This Christ Carrying the Cross is a copy after Sebastiano del Piombo. It entered the Borghese Collection through the substantial inheritance of Pietro Aldobrandini and is listed in the 1626 inventory of the estate of Olimpia Aldobrandini the Elder. This panel, of quite good quality, is a partial replica of the well-known composition by the Venetian painter, of which numerous versions were made. In this case, the isolated figure of Christ emerges from the dark background as he drags the cross to Golgotha. The close-up perspective, together with the use of dark colours seems to infuse the scene with greater pathos, rendering it more effective from the devotional point of view.
Salvator Rosa, 90.4 x 67.5 x 6 cm
Rome, collection of Olimpia Aldobrandini senior, 1626 (Inventory 1626, no. 83, no. 5; Della Pergola 1959); Inventory 1682; Rome, Borghese Collection, 1790 (Inventory 1790, room IX, no. 26 (De Rinaldis 1937); Inventario Fidecommissario Borghese 1833, p. 17. Purchased by Italian state, 1902.
This panel entered the collection through the substantial inheritance of Pietro Aldobrandini and is listed in the 1626 inventory of the estate of Olimpia Aldobrandini the Elder as “A painting of Christ Carrying the Cross by Giulio Romano, no. 4.” It later appears in the collection of Olimpia Aldobrandini the Younger as “A panel painting of Christ Carrying the Cross by Giulio Romano, three palms high, in a gilt and decorated frame…” The work was not recorded among the paintings held at the Palazzo in Campo Marzio in 1693 and is only mentioned again in 1790, at which time it was attributed to the “School of Michelangelo.” This attribution was taken over in the nineteenth century Fideicommissario records and noted in the manuscript entries compiled by Giovanni Piancastelli (1891).

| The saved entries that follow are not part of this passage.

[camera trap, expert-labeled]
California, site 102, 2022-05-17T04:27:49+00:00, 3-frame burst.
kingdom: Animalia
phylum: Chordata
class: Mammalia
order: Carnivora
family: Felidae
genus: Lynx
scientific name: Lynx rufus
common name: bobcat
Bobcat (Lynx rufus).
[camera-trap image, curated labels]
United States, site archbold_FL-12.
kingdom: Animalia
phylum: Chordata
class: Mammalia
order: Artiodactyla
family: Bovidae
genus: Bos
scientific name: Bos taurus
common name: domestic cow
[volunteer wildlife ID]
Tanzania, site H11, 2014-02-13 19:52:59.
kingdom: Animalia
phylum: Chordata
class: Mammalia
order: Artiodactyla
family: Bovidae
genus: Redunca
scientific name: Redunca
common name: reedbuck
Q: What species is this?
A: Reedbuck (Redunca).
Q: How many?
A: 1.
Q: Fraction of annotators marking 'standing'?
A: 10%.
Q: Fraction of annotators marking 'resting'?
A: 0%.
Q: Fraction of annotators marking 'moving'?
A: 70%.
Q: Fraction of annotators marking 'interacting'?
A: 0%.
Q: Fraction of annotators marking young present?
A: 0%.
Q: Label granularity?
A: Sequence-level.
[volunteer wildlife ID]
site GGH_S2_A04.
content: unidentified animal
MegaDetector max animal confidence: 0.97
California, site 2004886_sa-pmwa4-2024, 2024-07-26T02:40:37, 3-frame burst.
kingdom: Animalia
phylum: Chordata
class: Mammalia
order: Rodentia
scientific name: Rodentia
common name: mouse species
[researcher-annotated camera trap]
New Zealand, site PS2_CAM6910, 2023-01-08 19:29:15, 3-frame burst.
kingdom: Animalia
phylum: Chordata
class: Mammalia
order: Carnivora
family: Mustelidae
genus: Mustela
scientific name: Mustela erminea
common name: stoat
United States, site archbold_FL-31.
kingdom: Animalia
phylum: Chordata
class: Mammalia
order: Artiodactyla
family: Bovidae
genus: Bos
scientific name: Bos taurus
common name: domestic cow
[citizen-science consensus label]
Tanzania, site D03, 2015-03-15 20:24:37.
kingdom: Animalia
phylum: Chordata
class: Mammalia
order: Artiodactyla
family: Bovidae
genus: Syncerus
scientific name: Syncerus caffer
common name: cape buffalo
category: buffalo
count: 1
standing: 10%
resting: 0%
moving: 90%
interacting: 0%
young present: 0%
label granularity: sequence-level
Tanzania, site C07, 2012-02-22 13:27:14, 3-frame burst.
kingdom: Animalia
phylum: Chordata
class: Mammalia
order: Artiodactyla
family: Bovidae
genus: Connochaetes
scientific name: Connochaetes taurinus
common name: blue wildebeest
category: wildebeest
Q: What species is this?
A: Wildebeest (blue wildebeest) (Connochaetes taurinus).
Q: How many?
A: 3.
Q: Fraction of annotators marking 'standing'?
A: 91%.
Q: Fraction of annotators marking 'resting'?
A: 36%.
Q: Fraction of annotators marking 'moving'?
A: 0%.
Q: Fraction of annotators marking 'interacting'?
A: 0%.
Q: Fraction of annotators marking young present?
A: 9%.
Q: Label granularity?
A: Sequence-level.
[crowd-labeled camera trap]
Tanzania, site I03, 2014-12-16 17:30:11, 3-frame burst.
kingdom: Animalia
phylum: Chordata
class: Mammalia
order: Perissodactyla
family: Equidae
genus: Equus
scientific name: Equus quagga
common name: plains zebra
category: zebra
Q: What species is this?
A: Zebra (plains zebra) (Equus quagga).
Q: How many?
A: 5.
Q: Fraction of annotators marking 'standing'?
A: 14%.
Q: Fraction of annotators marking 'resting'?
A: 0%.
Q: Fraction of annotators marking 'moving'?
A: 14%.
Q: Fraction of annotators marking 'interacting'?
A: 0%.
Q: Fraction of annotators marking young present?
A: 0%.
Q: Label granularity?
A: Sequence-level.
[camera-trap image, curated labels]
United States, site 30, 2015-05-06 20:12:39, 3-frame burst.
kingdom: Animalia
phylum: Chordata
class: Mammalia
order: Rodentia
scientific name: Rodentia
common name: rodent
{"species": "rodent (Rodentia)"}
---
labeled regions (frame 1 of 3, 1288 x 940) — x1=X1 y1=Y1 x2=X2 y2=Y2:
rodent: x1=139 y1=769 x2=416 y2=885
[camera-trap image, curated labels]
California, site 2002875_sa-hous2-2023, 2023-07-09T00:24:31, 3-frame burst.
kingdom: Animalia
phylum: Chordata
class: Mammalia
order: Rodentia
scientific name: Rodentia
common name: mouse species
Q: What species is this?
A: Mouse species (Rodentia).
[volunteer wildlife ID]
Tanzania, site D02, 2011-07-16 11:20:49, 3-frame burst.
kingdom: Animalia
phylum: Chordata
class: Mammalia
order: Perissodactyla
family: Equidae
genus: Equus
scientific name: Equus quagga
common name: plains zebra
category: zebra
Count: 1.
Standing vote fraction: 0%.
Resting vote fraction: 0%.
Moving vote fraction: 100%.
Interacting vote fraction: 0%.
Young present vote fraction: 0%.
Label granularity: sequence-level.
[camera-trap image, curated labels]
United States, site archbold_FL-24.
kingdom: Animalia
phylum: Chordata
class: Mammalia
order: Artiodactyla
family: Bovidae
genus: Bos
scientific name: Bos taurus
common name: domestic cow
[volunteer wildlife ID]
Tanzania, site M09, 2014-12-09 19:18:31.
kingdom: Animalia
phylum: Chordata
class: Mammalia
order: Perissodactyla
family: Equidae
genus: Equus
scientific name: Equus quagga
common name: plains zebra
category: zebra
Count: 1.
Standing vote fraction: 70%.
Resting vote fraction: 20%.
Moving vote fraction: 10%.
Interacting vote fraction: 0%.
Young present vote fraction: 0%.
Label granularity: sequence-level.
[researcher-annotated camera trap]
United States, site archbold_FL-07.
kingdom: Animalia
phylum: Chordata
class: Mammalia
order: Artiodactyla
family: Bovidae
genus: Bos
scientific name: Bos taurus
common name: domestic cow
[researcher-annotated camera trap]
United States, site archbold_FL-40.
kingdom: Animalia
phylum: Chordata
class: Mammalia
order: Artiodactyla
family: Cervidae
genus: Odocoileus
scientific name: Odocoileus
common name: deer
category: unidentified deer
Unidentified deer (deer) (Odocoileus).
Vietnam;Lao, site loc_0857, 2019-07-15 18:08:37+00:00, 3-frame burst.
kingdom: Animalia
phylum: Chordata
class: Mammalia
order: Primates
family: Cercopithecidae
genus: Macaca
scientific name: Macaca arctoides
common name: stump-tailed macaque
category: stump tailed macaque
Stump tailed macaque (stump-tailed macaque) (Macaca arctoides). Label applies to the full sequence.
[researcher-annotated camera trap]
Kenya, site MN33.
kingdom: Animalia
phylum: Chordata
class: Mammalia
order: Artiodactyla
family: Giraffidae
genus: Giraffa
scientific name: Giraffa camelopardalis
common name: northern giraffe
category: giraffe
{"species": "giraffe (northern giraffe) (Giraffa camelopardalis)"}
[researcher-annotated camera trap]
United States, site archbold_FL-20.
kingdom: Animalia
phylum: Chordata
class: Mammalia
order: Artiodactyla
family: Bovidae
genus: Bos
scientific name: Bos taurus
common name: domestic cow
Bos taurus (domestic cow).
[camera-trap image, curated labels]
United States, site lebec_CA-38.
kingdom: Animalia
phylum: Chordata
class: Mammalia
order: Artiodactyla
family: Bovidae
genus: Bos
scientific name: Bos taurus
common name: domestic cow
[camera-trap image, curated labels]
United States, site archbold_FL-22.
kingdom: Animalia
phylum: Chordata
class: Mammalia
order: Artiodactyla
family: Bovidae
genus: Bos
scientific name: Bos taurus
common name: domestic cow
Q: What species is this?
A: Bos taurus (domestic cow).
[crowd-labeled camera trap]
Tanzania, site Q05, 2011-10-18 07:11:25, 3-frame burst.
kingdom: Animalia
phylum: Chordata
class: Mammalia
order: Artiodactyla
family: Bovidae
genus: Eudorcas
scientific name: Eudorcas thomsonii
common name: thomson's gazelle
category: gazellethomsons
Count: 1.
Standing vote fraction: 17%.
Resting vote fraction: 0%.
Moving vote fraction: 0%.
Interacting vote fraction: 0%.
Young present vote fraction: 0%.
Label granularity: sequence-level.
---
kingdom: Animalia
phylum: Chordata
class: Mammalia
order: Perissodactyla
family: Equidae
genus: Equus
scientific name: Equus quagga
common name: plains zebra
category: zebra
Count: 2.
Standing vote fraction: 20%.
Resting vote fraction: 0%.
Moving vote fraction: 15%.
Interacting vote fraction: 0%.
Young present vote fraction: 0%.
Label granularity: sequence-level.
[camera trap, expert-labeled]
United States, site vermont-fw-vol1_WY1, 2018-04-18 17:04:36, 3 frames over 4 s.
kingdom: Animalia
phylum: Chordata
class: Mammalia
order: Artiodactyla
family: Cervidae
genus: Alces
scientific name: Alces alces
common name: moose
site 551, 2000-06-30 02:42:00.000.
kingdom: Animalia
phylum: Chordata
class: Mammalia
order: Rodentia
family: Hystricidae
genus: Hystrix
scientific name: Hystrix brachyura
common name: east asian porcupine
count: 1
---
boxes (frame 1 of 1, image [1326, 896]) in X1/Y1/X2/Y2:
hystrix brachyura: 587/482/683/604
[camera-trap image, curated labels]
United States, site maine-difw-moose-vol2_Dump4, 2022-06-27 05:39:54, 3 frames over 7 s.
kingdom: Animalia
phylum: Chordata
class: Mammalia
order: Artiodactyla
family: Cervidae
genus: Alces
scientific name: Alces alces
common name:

In 1893, Adolfo Venturi proposed an attribution to “Licinio (School of Giovanni Antonio), known as Pordenone.” This suggestion was later dismissed by both Giulio Cantalamessa (1912), who deemed it the work of an anonymous “weak painter,” and by Roberto Longhi (1928), who considered it the product of an “Italian hand, not dissimilar to that of Marco Pino,” and suggested that its prototype may have been a work by Sebastiano del Piombo.
In 1959, Paola Della Pergola, following Longhi’s argumentation, published the painting as a partial copy after Sebastiano del Piombo, executed by an unknown painter not later than the first half of the sixteenth century. This attribution was subsequently refined by Mauro Lucco (oral communication in Sassu 2000) and Giovanni Sassu (2000), followed by Kristina Herrmann Fiore (2006), who all identified the artist as Prospero Fontana. This attribution, however, was recently rejected by Giulia Daniele (2022), who, in her catalogue raisonné of Fontana’s works, excluded the painting on the grounds that no other youthful work by the Bolognese painter show any engagement with Venetian art. She also noted the stylistic disparity between this painting, characterised by a dark background and heightened dramatic intensity, and Fontana’s known production. According to Daniele, the painting should rather be considered the work of an anonymous Roman or Florentine artist. Alternatively, the attribution to artist Marco Pino could be reconsidered, a hypothesis revived by Pier Luigi Leone de Castris in 1996 but later rejected by Andrea Zezza in 2003.
What is certain is, that the popularity of this subject, further amplified by several versions painted by Sebastiano Luciani himself from the 1530s onwards (Madrid, Museo del Prado, inv. P000348; inv. P000345; St Petersburg, Hermitage, inv. ГЭ-77; Budapest, Szépművészeti Múzeum, inv. 77.1; see Lucco 1980, pp. 117 no. 76, 122 no. 93, 124 no. 98 respectively), prompted numerous artists to produce copies. These works became particularly appreciated and widely sought after from the second half of the sixteenth century onwards. In the wake of the Council of Trent, the Church encouraged painters to produce works faithful to the Gospel, including narrative images like this Christ, capable of arousing piety and devotion in the faithful.